The Prime Minister delivered her speech on a day that saw the Tories’ average poll rating drop to just 24%, 26 percentage points behind Labour.

The last time Labour had a similarly sized lead over the Conservatives was in the summer of 2001.

A collection of polls published in the wake of Chancellor Kwasi Kwarteng’s mini-budget on September 23 have all shown Labour extending its lead over the Tories, with one polling company putting the gap at 30 points (People Polling) and another at 33 points (YouGov).

These are the sorts of figures that would likely see a landslide Labour victory at a general election – were one to take place tomorrow, and were people to vote in the same way across the country.

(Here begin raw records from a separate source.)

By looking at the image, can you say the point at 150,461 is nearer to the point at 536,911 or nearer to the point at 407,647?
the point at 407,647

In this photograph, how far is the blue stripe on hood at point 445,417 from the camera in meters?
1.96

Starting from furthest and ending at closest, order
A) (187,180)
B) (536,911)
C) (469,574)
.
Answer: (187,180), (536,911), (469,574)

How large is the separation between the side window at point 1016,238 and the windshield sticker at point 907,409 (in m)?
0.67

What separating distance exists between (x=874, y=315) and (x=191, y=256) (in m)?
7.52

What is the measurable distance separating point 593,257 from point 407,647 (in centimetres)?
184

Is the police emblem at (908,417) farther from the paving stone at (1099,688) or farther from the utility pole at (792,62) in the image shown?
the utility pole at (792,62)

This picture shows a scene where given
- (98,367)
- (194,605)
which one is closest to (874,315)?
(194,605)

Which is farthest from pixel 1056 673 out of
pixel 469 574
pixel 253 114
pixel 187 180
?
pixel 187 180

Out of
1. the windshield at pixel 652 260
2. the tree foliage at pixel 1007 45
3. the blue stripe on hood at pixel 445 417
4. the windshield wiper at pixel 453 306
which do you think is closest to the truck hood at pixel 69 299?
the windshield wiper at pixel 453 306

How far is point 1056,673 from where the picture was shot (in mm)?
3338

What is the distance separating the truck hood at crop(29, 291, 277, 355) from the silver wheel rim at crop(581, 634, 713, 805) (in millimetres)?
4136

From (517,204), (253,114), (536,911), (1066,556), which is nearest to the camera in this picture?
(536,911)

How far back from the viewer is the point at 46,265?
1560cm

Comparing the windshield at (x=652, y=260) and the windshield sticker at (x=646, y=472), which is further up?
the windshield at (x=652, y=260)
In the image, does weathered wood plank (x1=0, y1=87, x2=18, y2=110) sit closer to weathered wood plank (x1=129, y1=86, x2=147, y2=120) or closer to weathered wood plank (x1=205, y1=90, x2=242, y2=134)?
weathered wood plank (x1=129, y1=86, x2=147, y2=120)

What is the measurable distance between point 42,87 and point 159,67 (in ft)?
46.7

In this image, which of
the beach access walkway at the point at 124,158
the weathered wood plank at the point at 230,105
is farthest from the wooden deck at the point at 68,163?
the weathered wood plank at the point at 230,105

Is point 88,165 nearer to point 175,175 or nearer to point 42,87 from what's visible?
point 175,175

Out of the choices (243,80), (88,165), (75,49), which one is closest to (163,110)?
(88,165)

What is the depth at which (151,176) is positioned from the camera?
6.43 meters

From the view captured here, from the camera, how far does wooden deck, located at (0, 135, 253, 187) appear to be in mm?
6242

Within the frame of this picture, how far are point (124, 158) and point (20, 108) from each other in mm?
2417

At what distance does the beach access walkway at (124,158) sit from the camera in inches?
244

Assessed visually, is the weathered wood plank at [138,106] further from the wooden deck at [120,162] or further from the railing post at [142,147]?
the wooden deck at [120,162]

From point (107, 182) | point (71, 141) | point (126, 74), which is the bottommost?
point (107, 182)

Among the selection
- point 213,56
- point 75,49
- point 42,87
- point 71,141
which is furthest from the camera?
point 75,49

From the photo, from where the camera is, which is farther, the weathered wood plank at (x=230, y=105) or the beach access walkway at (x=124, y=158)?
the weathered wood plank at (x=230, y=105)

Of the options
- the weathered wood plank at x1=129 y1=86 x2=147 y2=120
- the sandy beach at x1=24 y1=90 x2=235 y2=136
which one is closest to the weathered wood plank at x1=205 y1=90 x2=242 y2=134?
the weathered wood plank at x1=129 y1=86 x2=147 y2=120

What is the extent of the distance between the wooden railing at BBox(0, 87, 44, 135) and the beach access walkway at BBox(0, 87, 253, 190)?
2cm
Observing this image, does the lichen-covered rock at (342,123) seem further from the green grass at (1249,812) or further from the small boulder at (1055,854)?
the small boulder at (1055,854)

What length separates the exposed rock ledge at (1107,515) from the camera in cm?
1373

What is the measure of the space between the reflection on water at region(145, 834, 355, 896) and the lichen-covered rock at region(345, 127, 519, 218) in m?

Labour’s seven-day average poll share has climbed from 41% in the days just before the mini-budget to 50%, while the Tories have dropped 10 points from 34% to 24%, according to analysis by the PA news agency.

The Liberal Democrats have held steady on 10% while the Greens are currently on 5%.

A separate poll carried out on October 3-4 of voters in 40 so-called ‘Red Wall’ seats – former Labour constituencies now held by the Conservatives – put Labour on 61% and the Tories on 23%, a 38-point lead.

This is up from a 15-point lead just before the mini-budget, according to data published by the polling company Redfield & Wilton.

The equivalent figures at the 2019 election for these 40 seats were 47% for the Tories and 38% for Labour.

Opinion polls are snapshots of the prevailing public mood, not projections or forecasts.

With the next general election still more than two years away – the latest possible date is January 23 2025 – there is plenty of time for the national numbers to change.

But polls both shape and reflect the prevailing mood of the country, in turn affecting morale among politicians and party members alike.

The news for the Conservatives is equally grim when looking at Liz Truss’s popularity scores.

The Prime Minister’s ratings are already lower than any recorded for either Boris Johnson or the former Labour leader Jeremy Corbyn, according to a survey by YouGov carried out on October 1-2.

Ms Truss’s net favourability rating – the difference between the proportion of people saying they have a favourable opinion of her and those who have an unfavourable opinion – currently stands at minus 59 points.

This is lower than levels reached by both Mr Johnson, who hit minus 53 points in July of this year, and Mr Corbyn, who fell to minus 55 points in June 2019.